■ **Task inputs**:
━━━━

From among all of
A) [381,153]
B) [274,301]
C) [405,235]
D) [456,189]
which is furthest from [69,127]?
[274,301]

━━━━

■ **Task instructions**: Rewrite every line of the rows above as a numbered list, one line per item, and leave out any blank lines.

■ **Solved problem**:
1. From among all of
2. A) [381,153]
3. B) [274,301]
4. C) [405,235]
5. D) [456,189]
6. which is furthest from [69,127]?
7. [274,301]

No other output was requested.